> _The request_:
Repeat every entry in the listing below, exactly.

> _Extracted records_:
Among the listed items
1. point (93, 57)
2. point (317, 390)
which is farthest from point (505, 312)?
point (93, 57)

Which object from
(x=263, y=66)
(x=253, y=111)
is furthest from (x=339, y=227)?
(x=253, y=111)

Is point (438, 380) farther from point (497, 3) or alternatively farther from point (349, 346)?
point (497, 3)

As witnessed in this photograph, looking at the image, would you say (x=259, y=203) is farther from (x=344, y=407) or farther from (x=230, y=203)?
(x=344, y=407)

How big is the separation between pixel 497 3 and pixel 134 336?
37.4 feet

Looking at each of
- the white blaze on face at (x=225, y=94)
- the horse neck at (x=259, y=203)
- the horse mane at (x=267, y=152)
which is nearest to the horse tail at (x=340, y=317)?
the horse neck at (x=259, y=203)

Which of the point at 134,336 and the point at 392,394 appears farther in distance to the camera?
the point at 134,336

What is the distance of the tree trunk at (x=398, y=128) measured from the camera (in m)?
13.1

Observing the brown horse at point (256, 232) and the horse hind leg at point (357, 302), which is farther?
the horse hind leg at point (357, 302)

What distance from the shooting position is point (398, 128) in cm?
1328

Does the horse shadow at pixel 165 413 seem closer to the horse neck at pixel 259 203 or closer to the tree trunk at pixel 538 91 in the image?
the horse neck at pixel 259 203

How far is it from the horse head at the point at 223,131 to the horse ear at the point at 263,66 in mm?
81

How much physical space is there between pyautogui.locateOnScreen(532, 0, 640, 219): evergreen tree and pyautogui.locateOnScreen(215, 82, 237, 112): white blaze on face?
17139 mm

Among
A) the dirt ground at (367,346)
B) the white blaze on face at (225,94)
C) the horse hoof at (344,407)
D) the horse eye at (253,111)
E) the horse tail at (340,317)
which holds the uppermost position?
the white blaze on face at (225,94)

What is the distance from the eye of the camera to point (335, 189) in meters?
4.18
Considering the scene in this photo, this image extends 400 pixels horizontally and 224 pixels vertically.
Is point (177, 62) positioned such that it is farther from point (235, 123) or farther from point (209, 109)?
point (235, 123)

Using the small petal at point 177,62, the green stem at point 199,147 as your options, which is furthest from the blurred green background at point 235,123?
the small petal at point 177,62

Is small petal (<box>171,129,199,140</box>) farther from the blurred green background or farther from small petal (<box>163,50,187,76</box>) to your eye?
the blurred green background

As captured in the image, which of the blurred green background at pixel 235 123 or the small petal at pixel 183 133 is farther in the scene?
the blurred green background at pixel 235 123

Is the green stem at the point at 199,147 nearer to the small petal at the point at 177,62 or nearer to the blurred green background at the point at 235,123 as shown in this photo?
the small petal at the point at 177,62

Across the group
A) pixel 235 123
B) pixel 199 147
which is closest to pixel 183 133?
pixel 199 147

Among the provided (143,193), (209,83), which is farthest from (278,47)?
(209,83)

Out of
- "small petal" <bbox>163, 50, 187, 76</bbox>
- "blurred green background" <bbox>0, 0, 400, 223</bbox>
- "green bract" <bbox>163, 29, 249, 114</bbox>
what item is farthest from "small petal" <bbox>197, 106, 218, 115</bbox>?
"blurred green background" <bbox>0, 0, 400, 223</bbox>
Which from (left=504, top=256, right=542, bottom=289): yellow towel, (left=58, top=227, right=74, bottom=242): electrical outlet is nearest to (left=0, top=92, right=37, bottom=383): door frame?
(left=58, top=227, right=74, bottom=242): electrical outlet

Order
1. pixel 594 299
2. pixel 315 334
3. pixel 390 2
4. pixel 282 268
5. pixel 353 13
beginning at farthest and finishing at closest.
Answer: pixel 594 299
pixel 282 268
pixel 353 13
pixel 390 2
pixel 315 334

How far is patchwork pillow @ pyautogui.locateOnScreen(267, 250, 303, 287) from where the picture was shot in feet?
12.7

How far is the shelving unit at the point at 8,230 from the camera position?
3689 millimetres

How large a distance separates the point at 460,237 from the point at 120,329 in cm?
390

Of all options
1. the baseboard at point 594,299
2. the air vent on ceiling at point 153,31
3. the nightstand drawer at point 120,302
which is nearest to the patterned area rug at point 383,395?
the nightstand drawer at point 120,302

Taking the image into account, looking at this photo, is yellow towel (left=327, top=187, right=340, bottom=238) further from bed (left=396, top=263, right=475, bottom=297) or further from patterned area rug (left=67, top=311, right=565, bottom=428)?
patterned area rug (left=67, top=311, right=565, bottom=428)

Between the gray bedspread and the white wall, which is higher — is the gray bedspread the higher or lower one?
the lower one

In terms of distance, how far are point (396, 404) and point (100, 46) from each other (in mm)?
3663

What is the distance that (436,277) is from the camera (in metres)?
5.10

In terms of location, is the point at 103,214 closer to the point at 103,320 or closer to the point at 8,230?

> _Result of the task_:
Among the listed items
1. point (93, 57)
2. point (317, 390)
which is farthest from point (505, 312)?
point (93, 57)

Which object from
(x=263, y=66)
(x=253, y=111)
is furthest from (x=339, y=227)?
(x=253, y=111)

Is point (438, 380) farther from point (497, 3) or alternatively farther from point (349, 346)?
point (497, 3)

As witnessed in this photograph, looking at the image, would you say (x=259, y=203) is farther from (x=344, y=407) or farther from (x=230, y=203)?
(x=344, y=407)

How big is the separation between pixel 497 3 and pixel 134 336?
37.4 feet

Looking at each of
- the white blaze on face at (x=225, y=94)
- the horse neck at (x=259, y=203)
- the horse mane at (x=267, y=152)
which is nearest to the horse tail at (x=340, y=317)?
the horse neck at (x=259, y=203)

Which of the point at 134,336 and the point at 392,394 appears farther in distance to the camera?
the point at 134,336

What is the distance of the tree trunk at (x=398, y=128) measured from the camera (in m)?
13.1

Observing the brown horse at point (256, 232) and the horse hind leg at point (357, 302), which is farther?
the horse hind leg at point (357, 302)

What distance from the shooting position is point (398, 128) in cm?
1328

Does the horse shadow at pixel 165 413 seem closer to the horse neck at pixel 259 203 or closer to the tree trunk at pixel 538 91 in the image?
the horse neck at pixel 259 203

How far is it from the horse head at the point at 223,131 to the horse ear at the point at 263,66 in mm?
81

How much physical space is there between pyautogui.locateOnScreen(532, 0, 640, 219): evergreen tree and pyautogui.locateOnScreen(215, 82, 237, 112): white blaze on face?
17139 mm

Among
A) the dirt ground at (367,346)
B) the white blaze on face at (225,94)
C) the horse hoof at (344,407)
D) the horse eye at (253,111)
E) the horse tail at (340,317)
which holds the uppermost position?
the white blaze on face at (225,94)

What is the distance from the eye of the camera to point (335, 189) in meters?
4.18
Considering the scene in this photo, this image extends 400 pixels horizontally and 224 pixels vertically.
Is point (177, 62) positioned such that it is farther from point (235, 123) or farther from point (209, 109)?
point (235, 123)

Using the small petal at point 177,62, the green stem at point 199,147 as your options, which is furthest from the blurred green background at point 235,123?
the small petal at point 177,62

Is small petal (<box>171,129,199,140</box>) farther from the blurred green background or farther from small petal (<box>163,50,187,76</box>) to your eye?
the blurred green background

As captured in the image, which of the blurred green background at pixel 235 123 or the small petal at pixel 183 133 is farther in the scene?
the blurred green background at pixel 235 123

Is the green stem at the point at 199,147 nearer to the small petal at the point at 177,62 or nearer to the blurred green background at the point at 235,123 as shown in this photo?
the small petal at the point at 177,62

Across the group
A) pixel 235 123
B) pixel 199 147
which is closest to pixel 183 133?
pixel 199 147

Among the provided (143,193), (209,83), which is farthest from (278,47)?
(209,83)

Out of
- "small petal" <bbox>163, 50, 187, 76</bbox>
- "blurred green background" <bbox>0, 0, 400, 223</bbox>
- "green bract" <bbox>163, 29, 249, 114</bbox>
what item is farthest from "small petal" <bbox>197, 106, 218, 115</bbox>?
"blurred green background" <bbox>0, 0, 400, 223</bbox>
Which from (left=504, top=256, right=542, bottom=289): yellow towel, (left=58, top=227, right=74, bottom=242): electrical outlet is nearest to (left=0, top=92, right=37, bottom=383): door frame?
(left=58, top=227, right=74, bottom=242): electrical outlet

Order
1. pixel 594 299
2. pixel 315 334
3. pixel 390 2
4. pixel 282 268
5. pixel 353 13
beginning at farthest and finishing at closest.
Answer: pixel 594 299
pixel 282 268
pixel 353 13
pixel 390 2
pixel 315 334

How far is patchwork pillow @ pyautogui.locateOnScreen(267, 250, 303, 287) from where the picture was shot in feet?
12.7

How far is the shelving unit at the point at 8,230 from the camera position?
3689 millimetres

How large a distance separates the point at 460,237 from the point at 120,329 in cm?
390

Of all options
1. the baseboard at point 594,299
2. the air vent on ceiling at point 153,31
3. the nightstand drawer at point 120,302
which is nearest to the patterned area rug at point 383,395?
the nightstand drawer at point 120,302

Taking the image into account, looking at this photo, is yellow towel (left=327, top=187, right=340, bottom=238) further from bed (left=396, top=263, right=475, bottom=297) or further from patterned area rug (left=67, top=311, right=565, bottom=428)?
patterned area rug (left=67, top=311, right=565, bottom=428)

Between the gray bedspread and the white wall, which is higher — is the gray bedspread the higher or lower one?
the lower one

In terms of distance, how far are point (396, 404) and point (100, 46) from each other (in mm)?
3663

What is the distance that (436,277) is from the camera (in metres)?
5.10

In terms of location, is the point at 103,214 closer to the point at 103,320 or closer to the point at 8,230?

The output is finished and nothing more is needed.